How to avoid rising costs
It’s no secret or surprise that fertilizer costs are rising dramatically. “Prices are going up due to international demand,” says Holton. High oil prices also factor into the equation. Holton thinks, “We can expect about another 20 to 25% increase in costs, despite the fact that costs have been going up substantially in the past 10 years.”
So how does one avoid being run over by the price hike? First of all, try to forecast your need in advance. “Plan early and be prepared,” Sisti says. “Even if you can only plan as far ahead as the next application, planning will help save you money.” Try to buy no more than you need. Leftover fertilizer generally does not keep well. If you buy too much, you may see most of it go to waste.
Next, “control the applications,” says Wilson. “Make sure the operator uses caution—don’t over fertilize. Also, check the calibration of your equipment.” A properly calibrated spreader will reduce the chances of the fertilizer being applied improperly, saving you money on the cost of fertilizer and cutting down on later maintenance.
Holton reemphasizes the importance of a soil analysis. “A balanced pH will allow greater utilization of the fertilizer,” he says. “The nitrogen can be processed better in turf that has a balanced pH.” He also mentions ENCAP’s Movement Control Technology, which helps keep fertilizer in the soil by holding both the nutrients and soil base in place.
According to Sisti, the prices of phosphorus and potassium, especially, have gone up. “A soil test can tell you, for example, if there’s phosphorus readily available in the soil. If there is, you may not need to purchase a fertilizer that contains phosphorus, and you can save on costs.”
Monitoring your watering is also vital to the proper use of fertilizer.

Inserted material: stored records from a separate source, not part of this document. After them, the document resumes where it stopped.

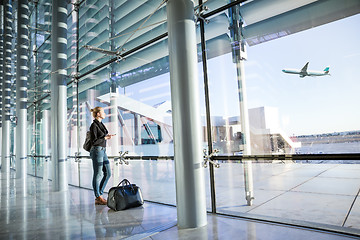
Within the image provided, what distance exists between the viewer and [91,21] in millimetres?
6520

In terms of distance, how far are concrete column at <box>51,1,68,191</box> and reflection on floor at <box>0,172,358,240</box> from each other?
1776 millimetres

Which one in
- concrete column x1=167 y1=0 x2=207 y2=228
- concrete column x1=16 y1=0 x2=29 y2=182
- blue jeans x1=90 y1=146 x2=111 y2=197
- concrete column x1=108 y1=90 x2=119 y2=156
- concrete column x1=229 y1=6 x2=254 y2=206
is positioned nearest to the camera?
concrete column x1=167 y1=0 x2=207 y2=228

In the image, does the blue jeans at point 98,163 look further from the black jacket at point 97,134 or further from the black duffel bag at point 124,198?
the black duffel bag at point 124,198

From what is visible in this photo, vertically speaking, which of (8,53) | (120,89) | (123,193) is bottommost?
(123,193)

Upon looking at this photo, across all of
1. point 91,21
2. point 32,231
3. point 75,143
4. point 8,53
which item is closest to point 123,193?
point 32,231

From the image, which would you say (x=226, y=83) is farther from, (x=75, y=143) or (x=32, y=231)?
(x=75, y=143)

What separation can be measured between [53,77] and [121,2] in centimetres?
246

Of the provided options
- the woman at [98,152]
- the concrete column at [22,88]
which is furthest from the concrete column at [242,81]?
the concrete column at [22,88]

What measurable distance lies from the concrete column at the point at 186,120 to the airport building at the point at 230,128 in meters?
0.01

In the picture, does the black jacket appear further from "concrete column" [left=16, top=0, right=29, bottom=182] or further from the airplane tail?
"concrete column" [left=16, top=0, right=29, bottom=182]

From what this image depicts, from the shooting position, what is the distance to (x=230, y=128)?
3676mm

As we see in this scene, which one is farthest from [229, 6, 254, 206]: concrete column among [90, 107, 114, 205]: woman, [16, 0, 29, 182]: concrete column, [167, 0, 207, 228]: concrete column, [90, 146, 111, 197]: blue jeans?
[16, 0, 29, 182]: concrete column

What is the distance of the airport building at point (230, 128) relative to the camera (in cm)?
283

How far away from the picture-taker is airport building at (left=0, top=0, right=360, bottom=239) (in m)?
2.83
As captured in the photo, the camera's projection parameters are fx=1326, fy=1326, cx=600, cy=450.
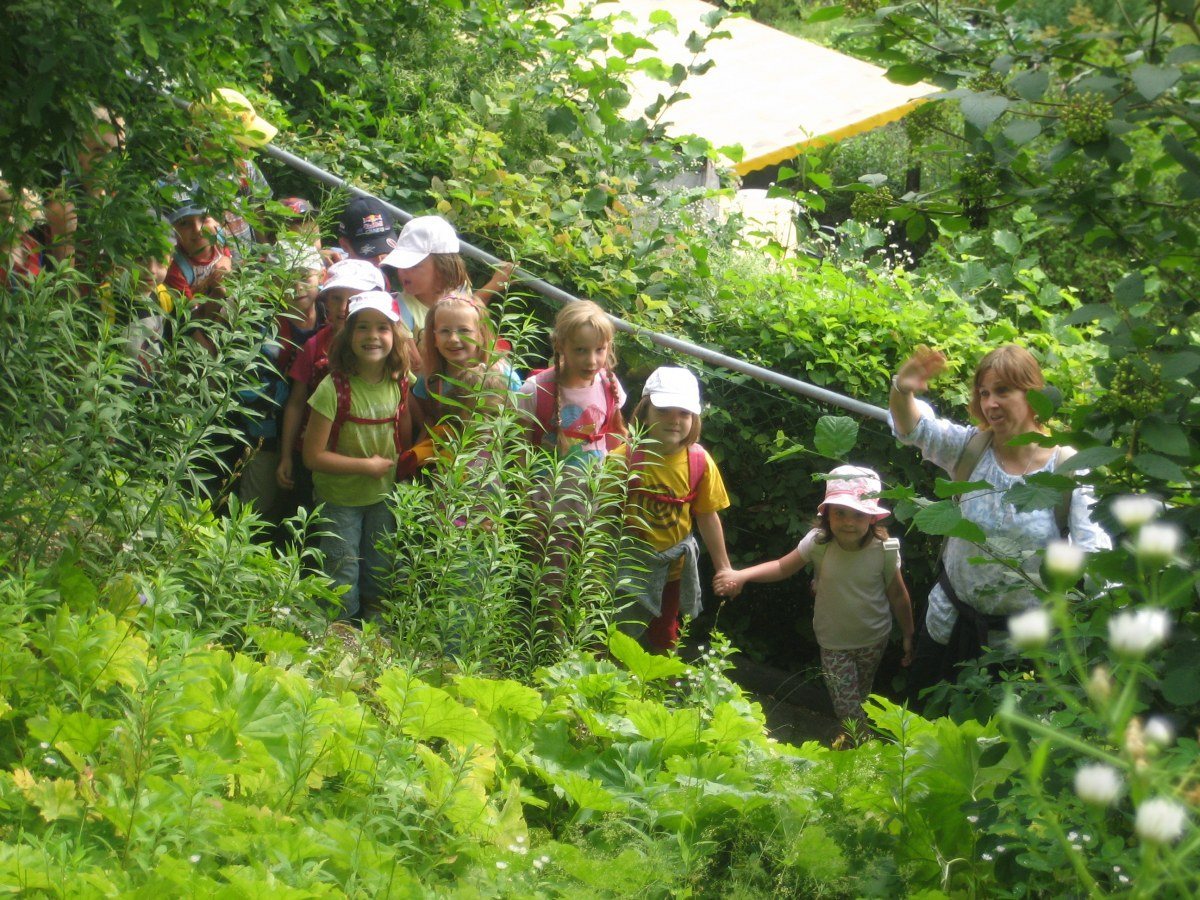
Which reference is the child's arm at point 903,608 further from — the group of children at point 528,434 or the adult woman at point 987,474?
the adult woman at point 987,474

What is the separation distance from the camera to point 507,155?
7.25m

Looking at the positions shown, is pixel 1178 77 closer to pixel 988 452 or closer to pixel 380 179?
pixel 988 452

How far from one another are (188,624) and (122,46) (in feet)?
6.22

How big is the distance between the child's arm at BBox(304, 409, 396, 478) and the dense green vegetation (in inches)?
20.3

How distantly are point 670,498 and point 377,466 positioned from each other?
3.78 feet

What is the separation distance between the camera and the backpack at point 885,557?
16.9 ft

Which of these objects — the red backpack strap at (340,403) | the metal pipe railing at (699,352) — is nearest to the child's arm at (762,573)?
the metal pipe railing at (699,352)

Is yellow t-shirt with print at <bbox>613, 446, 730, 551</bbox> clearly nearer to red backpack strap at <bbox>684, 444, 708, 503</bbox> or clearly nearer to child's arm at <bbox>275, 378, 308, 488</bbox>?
red backpack strap at <bbox>684, 444, 708, 503</bbox>

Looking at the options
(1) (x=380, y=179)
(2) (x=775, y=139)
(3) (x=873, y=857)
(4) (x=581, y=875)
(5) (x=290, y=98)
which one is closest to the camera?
(4) (x=581, y=875)

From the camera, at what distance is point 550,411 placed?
5.11 m

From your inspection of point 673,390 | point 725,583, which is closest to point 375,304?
point 673,390

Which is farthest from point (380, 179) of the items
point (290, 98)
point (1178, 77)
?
point (1178, 77)

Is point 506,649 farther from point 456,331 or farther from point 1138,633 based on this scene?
point 1138,633

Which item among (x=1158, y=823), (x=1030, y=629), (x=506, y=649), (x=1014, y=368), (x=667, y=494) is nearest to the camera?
(x=1158, y=823)
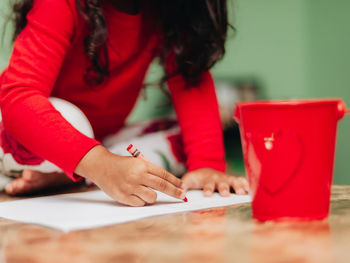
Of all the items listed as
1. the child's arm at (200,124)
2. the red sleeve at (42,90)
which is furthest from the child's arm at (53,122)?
the child's arm at (200,124)

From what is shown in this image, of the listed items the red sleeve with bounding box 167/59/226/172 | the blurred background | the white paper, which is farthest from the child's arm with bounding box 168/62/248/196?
the blurred background

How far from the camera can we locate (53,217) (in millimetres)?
514

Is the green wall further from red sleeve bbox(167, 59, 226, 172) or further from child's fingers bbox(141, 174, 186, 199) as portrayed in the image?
child's fingers bbox(141, 174, 186, 199)

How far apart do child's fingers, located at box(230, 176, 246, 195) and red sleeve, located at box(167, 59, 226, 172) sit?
15 cm

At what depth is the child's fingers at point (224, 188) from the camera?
67cm

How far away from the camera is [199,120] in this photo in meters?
0.93

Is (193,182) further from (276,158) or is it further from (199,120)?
(276,158)

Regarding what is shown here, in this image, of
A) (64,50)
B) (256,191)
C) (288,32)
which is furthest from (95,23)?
(288,32)

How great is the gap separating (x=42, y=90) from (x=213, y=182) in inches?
13.2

Water efficiently—early in the morning or later in the evening, if possible. During these times less water will be lost to evaporation. Also, take care not to over-water. Over-watering will create runoff, which will flow down the street and pull the nutrients from the fertilizer along with it. “Smart watering will save money in the costs of both water and the fertilizer,” says Holton.
Keeping records on the appearance and performance of the turf helps you develop a regimen, explains Suffridge. “If the grass looks healthy, you may only need to do a half application, or you can break up the applications. Know your turf and don’t be afraid to try different things.”
Finally, educate your clients. Just as it’s important for manufacturers to keep their end users informed about the price hikes, your relationship with your clients will benefit from keeping the lines of communication open, Sisti thinks. Tell them that you are utilizing the best management practices to make your fertilization program as cost effective as possible.
With knowledge and the right fertilizer, jump-starting your clients’ lawns for spring doesn’t have to be a man-eating fiasco. Instead, you can successfully prepare them for a healthy, long summer growing season. And with vibrant lawns boasting the quality of your services, it won’t be long before your profits start growing, too.